#### Data to process

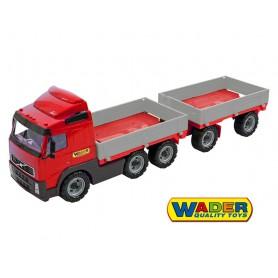 Wader QT Ciężarówka Volvo z burtami i przyczepą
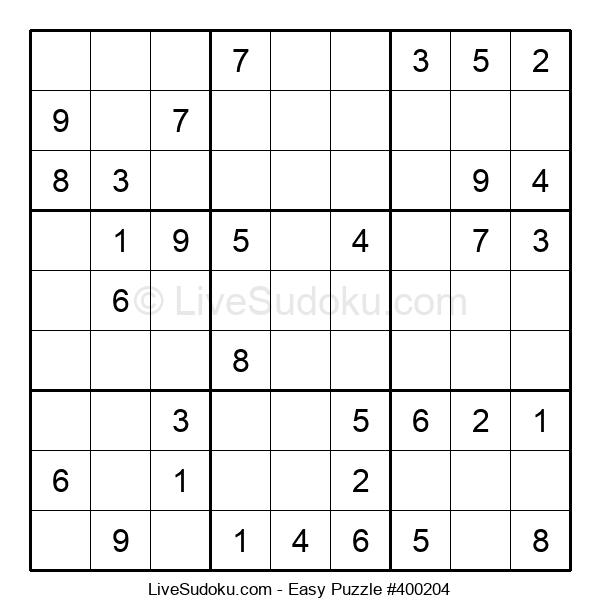 Beginners Puzzle #400204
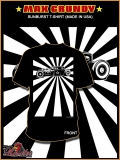 SUNBURST Hot Rod T-Shirt black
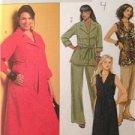 Butterick Sewing Pattern 5194 Misses Top Shorts Pants Dress Pants Size 18W-24W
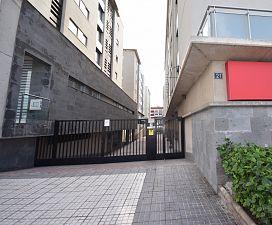 Piso en venta en Las Torres, la Palmas de Gran Canaria, Las Palmas, Calle Archivero Joaquin Blanco Montesdeoca, 174.000 €, 3 habitaciones, 2 baños, 152 m2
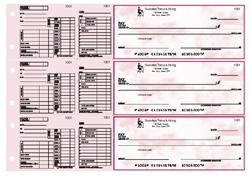 Manual checks - MPR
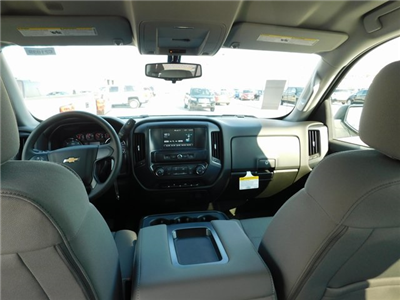 2018 Silverado 1500 Crew Cab 4x4,  Pickup #C21039 - photo 25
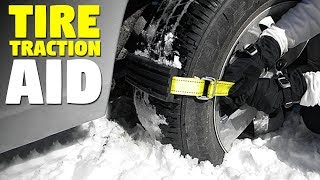 Trac Grabber | Unstuck Your Car From Snow and Mud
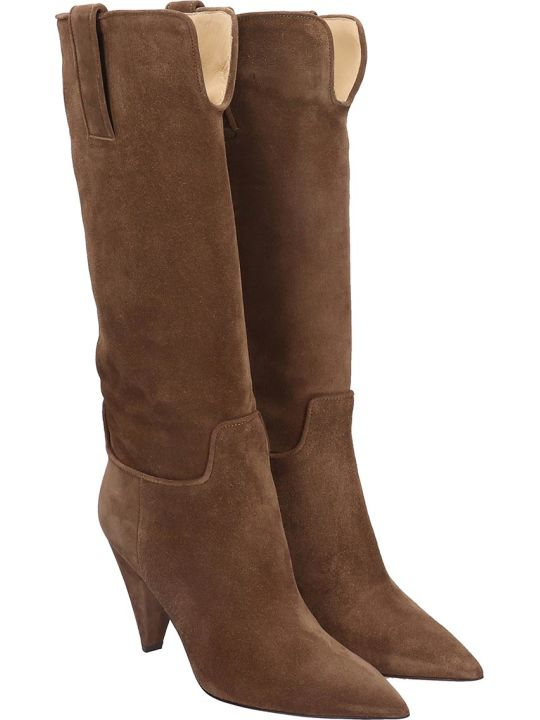 Fabio Rusconi High Heels Boots In Brown Suede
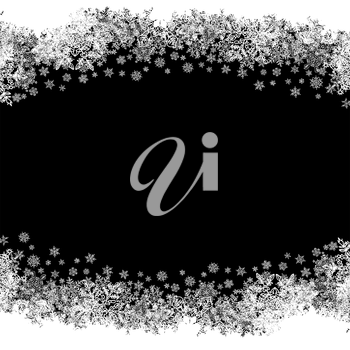 Christmas Border silhouette. Isolated center area for greeting. Black and white, vector.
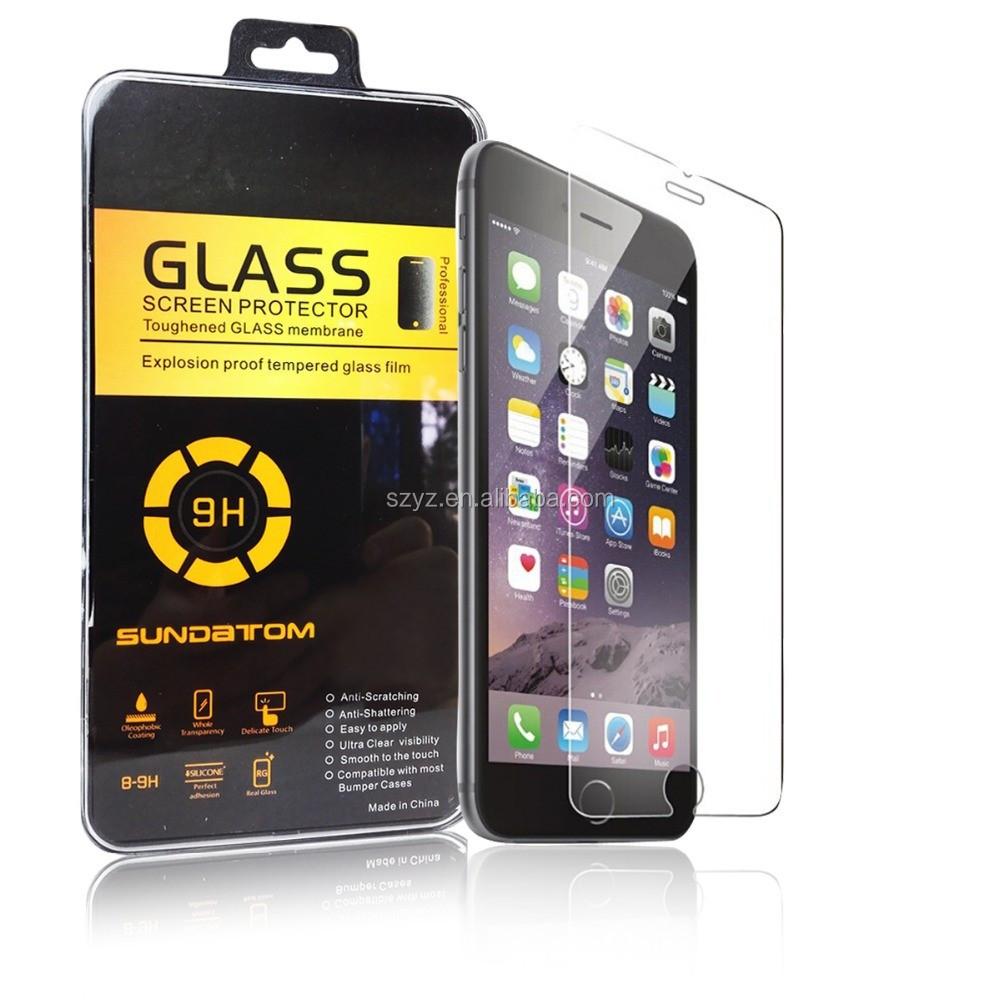 "9H LCD Premium Tempered Glass Screen Protector For Apple iPhone 6 6s 4.7"" / 6 Plus 5.5 inch / 5 5s 5c se / 4 4s Protective Film"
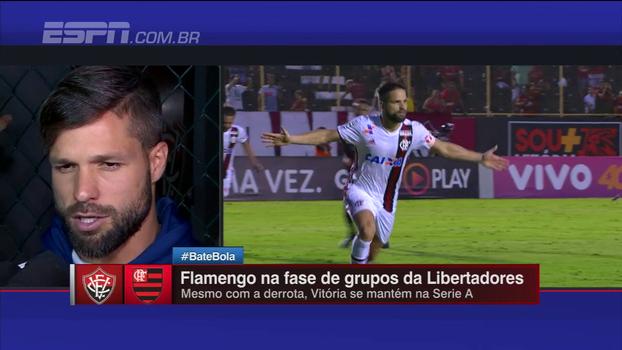Diego destaca esforço em maratona de jogos pelo Flamengo desde que voltou da seleção: 'Fui além do meu limite'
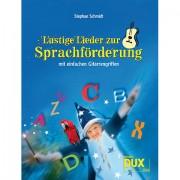 Dux Lustige Lieder zur Sprachförde Notenbuch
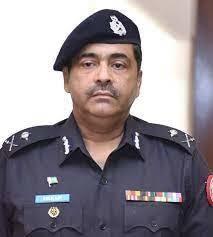 Sindh govt appoints Imran Yaqoob as new Karachi Police Chief
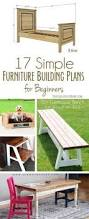 15 awesome sites for free furniture building plans furniture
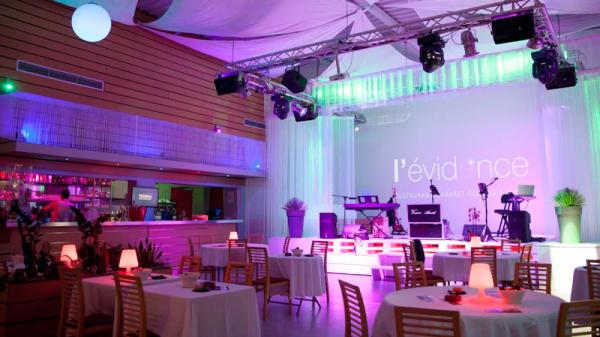 Salle du restaurant - L'Évidence, Saint-Maximin-la-Sainte-Baume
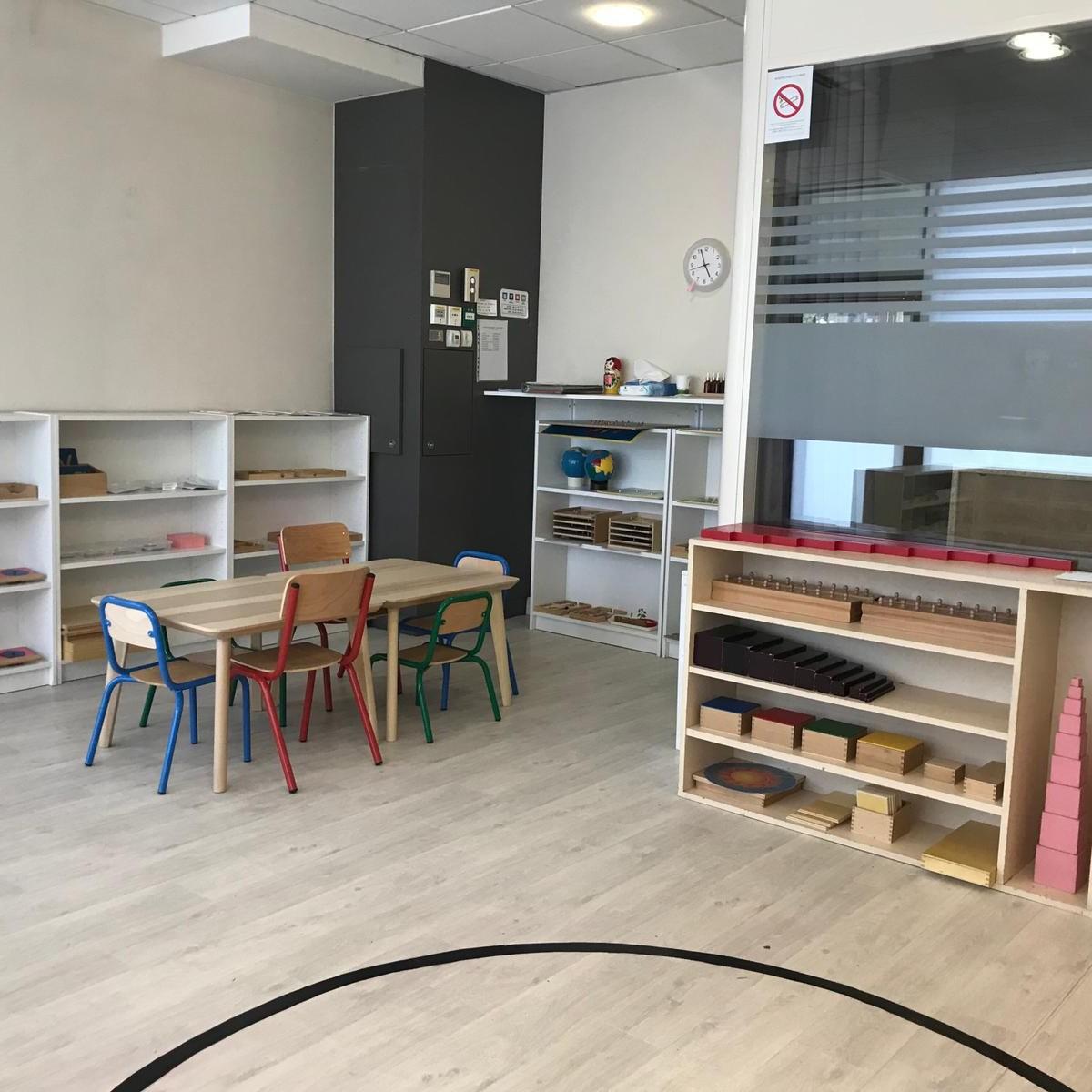 école athena montessori Clichy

########

About this exercise:
Drop the images; restate the listing exactly.

Answer:
 Wader QT Ciężarówka Volvo z burtami i przyczepą
 Beginners Puzzle #400204
 SUNBURST Hot Rod T-Shirt black
 Butterick Sewing Pattern 5194 Misses Top Shorts Pants Dress Pants Size 18W-24W
 Piso en venta en Las Torres, la Palmas de Gran Canaria, Las Palmas, Calle Archivero Joaquin Blanco Montesdeoca, 174.000 €, 3 habitaciones, 2 baños, 152 m2
 Manual checks - MPR
 2018 Silverado 1500 Crew Cab 4x4,  Pickup #C21039 - photo 25
 Trac Grabber | Unstuck Your Car From Snow and Mud
 Fabio Rusconi High Heels Boots In Brown Suede
 Christmas Border silhouette. Isolated center area for greeting. Black and white, vector.
 "9H LCD Premium Tempered Glass Screen Protector For Apple iPhone 6 6s 4.7"" / 6 Plus 5.5 inch / 5 5s 5c se / 4 4s Protective Film"
Diego destaca esforço em maratona de jogos pelo Flamengo desde que voltou da seleção: 'Fui além do meu limite'
 Dux Lustige Lieder zur Sprachförde Notenbuch
 Sindh govt appoints Imran Yaqoob as new Karachi Police Chief
 15 awesome sites for free furniture building plans furniture
 Salle du restaurant - L'Évidence, Saint-Maximin-la-Sainte-Baume
 école athena montessori Clichy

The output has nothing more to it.